Chris Tigra /

recostura

Tento sempre me lembrar que um país sem memória se esvazia. No final de 2020 iniciei um trabalho de pesquisa impulsionada por essa lembrança da qual não quero me esquecer, o que exige uma atenção contínua, um esforço pessoal enorme e incentivos imaginários constantes em busca de sentidos. Também foi por causa de uma inquietude pessoal para melhor compreensão da história brasileira tão desde sempre contada sob a insistente perspectiva colonialista, elitista, classista…branca. Por último, mas não necessariamente nessa ordem de importância, tem a ver comigo, de onde vim, os que vieram antes, essa coisa toda. Diante de tudo a vontade de achar os elos e conectá-los com o agora.

Objeto de tortura e aprisionamento dos negros escravizados no Brasil – acervo da Biblioteca Nacional

RECOSTURA partiu das palavras “escrava”, “escravo”, “escravidão” e tudo mais que deriva ou se desdobra daí. Comecei a investigação no Arquivo Nacional brasileiro, movida por uma curiosidade enorme de como e do quê e de qual forma isso consta na memória oficial do país. De maneira desordenada me deparei com inúmeros resultados sobre o assunto, de cartas de compra e venda de escravos  – diferentes tipos de negociação do que era legalmente considerado propriedade do “seu senhor” -,  até desenhos iconográficos do século XVI, bem como fotografias etnográficas curiosas sobre o negro brasileiro e sua cultura, dentre outros.

Através da pesquisa, tenho recolhido materiais com o propósito de deixar emergir novas revelações. Aproprio-me de imagens de séculos passados capturadas originalmente para mostrar o negro sob um ponto de vista antropológico, reimprimindo-as em papel ou tecido e com agulha e linha tenho percorrido imagens antigas tecendo novos caminhos, dando vazão a imaginários, me guiando pelo desejo de reconexão e reação, pensando que a recostura só acontece quando algo foi descosturado. Nesses momentos eu penso na trama entre passado e presente e futuro, representado pelas pontas soltas das linhas.

Recostura, “Tobossis ou Pegá a visão”. Bordado s/fotografia. Chris Tigra, 2020
Recostura, processos, Chris Tigra, 2021

Desde então tudo se desdobra em mim,  o cruzamento com a escravidão contemporânea, Minas Gerais por exemplo está no topo do ranking da chamada Lista Suja de 2021 e o chamado “elemento servil” de antigamente nunca deixou de servir e o perfil prevalece o mesmo, pretos e pardos.
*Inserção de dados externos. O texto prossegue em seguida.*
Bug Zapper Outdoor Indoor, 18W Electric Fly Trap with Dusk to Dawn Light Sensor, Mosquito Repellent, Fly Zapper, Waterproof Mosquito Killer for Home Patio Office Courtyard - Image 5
Os discursos pré e anti abolicionistas, conservadores X liberais daquela época onde o aprisionamento da liberdade dos negros por parte dos brancos era declarado de fato, outro exemplo, estão disponíveis na biblioteca do Senado Federal  e não se parecem tão distantes da retórica de hoje. Ligando os pontos e percebendo que o tempo tem a ver mesmo com uma percepção, porém não linear e muito mais ampla das coisas, o desejo de um futuro diferente se apresenta e acontecem por aqui também os desdobramentos de linguagens e na matéria, a agulha é minha amiga mas me faz furar o papel de um jeito violento porque não há outra forma mesmo, no tecido não, ela atravessa a linha e imediatamente se integra a ele pois são matérias irmãs. A tinta é outra coisa e experimento diferentes superfícies, a intervenção de elementos diversos incluindo os naturais como água e fogo e os encontros, as pessoas, as palavras, o território, os sonhos, o som, as coisas da vida são suportes ou gatilhos, ver, perceber, escutar, agir, recosturar, rever, reaprender, reconfigurar, reconstituir a graça com as ferramentas que tenho nas mãos é o desafio que me dei.